I suggest checking your function on paper for the case of X==Y , you might indeed see that your function disappears there, at least asymptotically.

Update2

You added the original, polar form of your function. While I can't see where you went wrong (apart from using np.arctan instead of np.arctan2 , but that doesn't seem to fix the problem), I tried plotting your polar function:

def stress_polar(Rvec):
    R,theta=Rvec
    chi = 0
    F = 1
    a = 1
    c = (1.0*a)/(R*1.0)                                   
    A = 0.5*(1 - c**2. + (1 - 4*c**2 + 3*c**4.)*np.cos(2*theta))
    B = 0.5*(1 - c**2. - (1 - 4*c**2 + 3*c**4.)*np.cos(2*theta))
    C = 0.5*(1 + c**2. - (1 + 3*c**4.)*np.cos(2*theta))
    D = 0.5*(1 + c**2. + (1 + 3*c**4.)*np.cos(2*theta))
    E = 0.5*((1 + 2*c**2. - 3*c**4.)*np.sin(2*theta))
    f = 1.0*F*c**2. + (A-1.0*chi*B)
    g = -1.0*F*c**2. + (C-1.0*chi*D)
    return f,g

v1=np.linspace(0.01,10,100)
v2=np.linspace(-np.pi,np.pi,100)
R,theta=np.meshgrid(v1,v2)

fig = plt.figure()
ax=plt.subplot(111, polar=True)
hc=plt.contourf(theta,R,stress_polar([R,theta])[0].clip(-1,1),levels=np.linspace(-1,1,20))
plt.contour(theta,R,stress_polar([R,theta])[0].clip(-1,1),levels=[0],color=(1,0,0))
plt.colorbar(hc)

and the same for the tangential component.
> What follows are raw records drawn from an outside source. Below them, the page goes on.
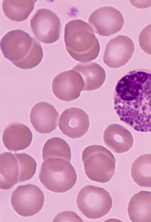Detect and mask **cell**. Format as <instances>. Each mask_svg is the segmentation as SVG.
Here are the masks:
<instances>
[{
    "instance_id": "obj_4",
    "label": "cell",
    "mask_w": 151,
    "mask_h": 222,
    "mask_svg": "<svg viewBox=\"0 0 151 222\" xmlns=\"http://www.w3.org/2000/svg\"><path fill=\"white\" fill-rule=\"evenodd\" d=\"M82 157L86 174L89 179L104 183L111 179L116 160L109 150L101 145H90L83 151Z\"/></svg>"
},
{
    "instance_id": "obj_19",
    "label": "cell",
    "mask_w": 151,
    "mask_h": 222,
    "mask_svg": "<svg viewBox=\"0 0 151 222\" xmlns=\"http://www.w3.org/2000/svg\"><path fill=\"white\" fill-rule=\"evenodd\" d=\"M36 1L35 0H4L3 10L10 19L17 22L23 21L27 18L32 11Z\"/></svg>"
},
{
    "instance_id": "obj_14",
    "label": "cell",
    "mask_w": 151,
    "mask_h": 222,
    "mask_svg": "<svg viewBox=\"0 0 151 222\" xmlns=\"http://www.w3.org/2000/svg\"><path fill=\"white\" fill-rule=\"evenodd\" d=\"M103 139L106 146L117 153L128 151L134 142L131 133L123 126L116 124H111L107 127L104 133Z\"/></svg>"
},
{
    "instance_id": "obj_3",
    "label": "cell",
    "mask_w": 151,
    "mask_h": 222,
    "mask_svg": "<svg viewBox=\"0 0 151 222\" xmlns=\"http://www.w3.org/2000/svg\"><path fill=\"white\" fill-rule=\"evenodd\" d=\"M39 178L47 189L58 193L66 192L76 183L77 175L69 161L62 158H50L42 164Z\"/></svg>"
},
{
    "instance_id": "obj_17",
    "label": "cell",
    "mask_w": 151,
    "mask_h": 222,
    "mask_svg": "<svg viewBox=\"0 0 151 222\" xmlns=\"http://www.w3.org/2000/svg\"><path fill=\"white\" fill-rule=\"evenodd\" d=\"M19 167L15 154L6 152L0 156V187L11 188L19 182Z\"/></svg>"
},
{
    "instance_id": "obj_18",
    "label": "cell",
    "mask_w": 151,
    "mask_h": 222,
    "mask_svg": "<svg viewBox=\"0 0 151 222\" xmlns=\"http://www.w3.org/2000/svg\"><path fill=\"white\" fill-rule=\"evenodd\" d=\"M73 69L77 71L82 77L84 82V90L97 89L103 85L105 80L104 70L97 63H79Z\"/></svg>"
},
{
    "instance_id": "obj_13",
    "label": "cell",
    "mask_w": 151,
    "mask_h": 222,
    "mask_svg": "<svg viewBox=\"0 0 151 222\" xmlns=\"http://www.w3.org/2000/svg\"><path fill=\"white\" fill-rule=\"evenodd\" d=\"M59 114L51 105L44 102L35 105L30 112V122L35 130L41 133H49L57 126Z\"/></svg>"
},
{
    "instance_id": "obj_6",
    "label": "cell",
    "mask_w": 151,
    "mask_h": 222,
    "mask_svg": "<svg viewBox=\"0 0 151 222\" xmlns=\"http://www.w3.org/2000/svg\"><path fill=\"white\" fill-rule=\"evenodd\" d=\"M44 201L42 191L37 186L31 184L18 186L13 192L11 198L14 210L24 217L31 216L38 213Z\"/></svg>"
},
{
    "instance_id": "obj_20",
    "label": "cell",
    "mask_w": 151,
    "mask_h": 222,
    "mask_svg": "<svg viewBox=\"0 0 151 222\" xmlns=\"http://www.w3.org/2000/svg\"><path fill=\"white\" fill-rule=\"evenodd\" d=\"M131 174L138 185L151 187V154L141 155L135 160L131 167Z\"/></svg>"
},
{
    "instance_id": "obj_21",
    "label": "cell",
    "mask_w": 151,
    "mask_h": 222,
    "mask_svg": "<svg viewBox=\"0 0 151 222\" xmlns=\"http://www.w3.org/2000/svg\"><path fill=\"white\" fill-rule=\"evenodd\" d=\"M42 155L44 161L50 158H62L70 161L71 151L68 143L63 139L54 137L47 140L44 146Z\"/></svg>"
},
{
    "instance_id": "obj_1",
    "label": "cell",
    "mask_w": 151,
    "mask_h": 222,
    "mask_svg": "<svg viewBox=\"0 0 151 222\" xmlns=\"http://www.w3.org/2000/svg\"><path fill=\"white\" fill-rule=\"evenodd\" d=\"M114 99L121 121L136 131L151 132V71L128 72L118 81Z\"/></svg>"
},
{
    "instance_id": "obj_12",
    "label": "cell",
    "mask_w": 151,
    "mask_h": 222,
    "mask_svg": "<svg viewBox=\"0 0 151 222\" xmlns=\"http://www.w3.org/2000/svg\"><path fill=\"white\" fill-rule=\"evenodd\" d=\"M58 125L65 135L72 138H79L84 135L88 129L89 117L82 109L71 107L62 112L59 120Z\"/></svg>"
},
{
    "instance_id": "obj_7",
    "label": "cell",
    "mask_w": 151,
    "mask_h": 222,
    "mask_svg": "<svg viewBox=\"0 0 151 222\" xmlns=\"http://www.w3.org/2000/svg\"><path fill=\"white\" fill-rule=\"evenodd\" d=\"M34 39L22 30L10 31L2 37L1 41L3 54L16 66L28 55L32 48Z\"/></svg>"
},
{
    "instance_id": "obj_11",
    "label": "cell",
    "mask_w": 151,
    "mask_h": 222,
    "mask_svg": "<svg viewBox=\"0 0 151 222\" xmlns=\"http://www.w3.org/2000/svg\"><path fill=\"white\" fill-rule=\"evenodd\" d=\"M134 50L131 39L126 36L119 35L107 44L103 57L104 62L110 68L120 67L128 62Z\"/></svg>"
},
{
    "instance_id": "obj_2",
    "label": "cell",
    "mask_w": 151,
    "mask_h": 222,
    "mask_svg": "<svg viewBox=\"0 0 151 222\" xmlns=\"http://www.w3.org/2000/svg\"><path fill=\"white\" fill-rule=\"evenodd\" d=\"M64 39L68 53L78 61L89 62L99 55L100 46L93 29L82 20H72L66 25Z\"/></svg>"
},
{
    "instance_id": "obj_25",
    "label": "cell",
    "mask_w": 151,
    "mask_h": 222,
    "mask_svg": "<svg viewBox=\"0 0 151 222\" xmlns=\"http://www.w3.org/2000/svg\"><path fill=\"white\" fill-rule=\"evenodd\" d=\"M53 221L81 222L83 221L75 212L70 211H66L58 214Z\"/></svg>"
},
{
    "instance_id": "obj_10",
    "label": "cell",
    "mask_w": 151,
    "mask_h": 222,
    "mask_svg": "<svg viewBox=\"0 0 151 222\" xmlns=\"http://www.w3.org/2000/svg\"><path fill=\"white\" fill-rule=\"evenodd\" d=\"M84 82L80 74L73 68L57 75L53 80V93L59 99L70 101L78 98L83 90Z\"/></svg>"
},
{
    "instance_id": "obj_23",
    "label": "cell",
    "mask_w": 151,
    "mask_h": 222,
    "mask_svg": "<svg viewBox=\"0 0 151 222\" xmlns=\"http://www.w3.org/2000/svg\"><path fill=\"white\" fill-rule=\"evenodd\" d=\"M43 56L40 45L35 38L32 48L27 56L16 66L23 69H29L37 66L41 62Z\"/></svg>"
},
{
    "instance_id": "obj_22",
    "label": "cell",
    "mask_w": 151,
    "mask_h": 222,
    "mask_svg": "<svg viewBox=\"0 0 151 222\" xmlns=\"http://www.w3.org/2000/svg\"><path fill=\"white\" fill-rule=\"evenodd\" d=\"M19 167V182H22L31 179L35 172L37 163L30 156L25 154H15Z\"/></svg>"
},
{
    "instance_id": "obj_16",
    "label": "cell",
    "mask_w": 151,
    "mask_h": 222,
    "mask_svg": "<svg viewBox=\"0 0 151 222\" xmlns=\"http://www.w3.org/2000/svg\"><path fill=\"white\" fill-rule=\"evenodd\" d=\"M128 212L132 222H151V192L140 191L131 198Z\"/></svg>"
},
{
    "instance_id": "obj_15",
    "label": "cell",
    "mask_w": 151,
    "mask_h": 222,
    "mask_svg": "<svg viewBox=\"0 0 151 222\" xmlns=\"http://www.w3.org/2000/svg\"><path fill=\"white\" fill-rule=\"evenodd\" d=\"M32 134L29 129L20 123H14L4 130L2 136L4 144L9 151L24 149L31 144Z\"/></svg>"
},
{
    "instance_id": "obj_9",
    "label": "cell",
    "mask_w": 151,
    "mask_h": 222,
    "mask_svg": "<svg viewBox=\"0 0 151 222\" xmlns=\"http://www.w3.org/2000/svg\"><path fill=\"white\" fill-rule=\"evenodd\" d=\"M88 22L95 32L101 36H109L119 31L124 21L118 10L106 6L94 11L90 15Z\"/></svg>"
},
{
    "instance_id": "obj_5",
    "label": "cell",
    "mask_w": 151,
    "mask_h": 222,
    "mask_svg": "<svg viewBox=\"0 0 151 222\" xmlns=\"http://www.w3.org/2000/svg\"><path fill=\"white\" fill-rule=\"evenodd\" d=\"M78 208L86 217L96 219L107 214L112 205L109 193L104 188L87 185L79 192L77 198Z\"/></svg>"
},
{
    "instance_id": "obj_24",
    "label": "cell",
    "mask_w": 151,
    "mask_h": 222,
    "mask_svg": "<svg viewBox=\"0 0 151 222\" xmlns=\"http://www.w3.org/2000/svg\"><path fill=\"white\" fill-rule=\"evenodd\" d=\"M139 45L146 53L151 55V24L145 27L139 37Z\"/></svg>"
},
{
    "instance_id": "obj_8",
    "label": "cell",
    "mask_w": 151,
    "mask_h": 222,
    "mask_svg": "<svg viewBox=\"0 0 151 222\" xmlns=\"http://www.w3.org/2000/svg\"><path fill=\"white\" fill-rule=\"evenodd\" d=\"M30 25L36 38L44 43H53L59 37L60 20L49 9H41L37 10L31 19Z\"/></svg>"
}]
</instances>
Note that the polar plot needs to get theta first, then R . The result:

this shows a quite different picture, with a finite support for the zeros of the radial component. Now, I've never used polar plots before in matplotlib, so it's equally possible that I messed something up during plotting. But it might be worth looking at the A,B,C,D parameters that are computed by your polar and Cartesian functions, to make sure they compute the same thing.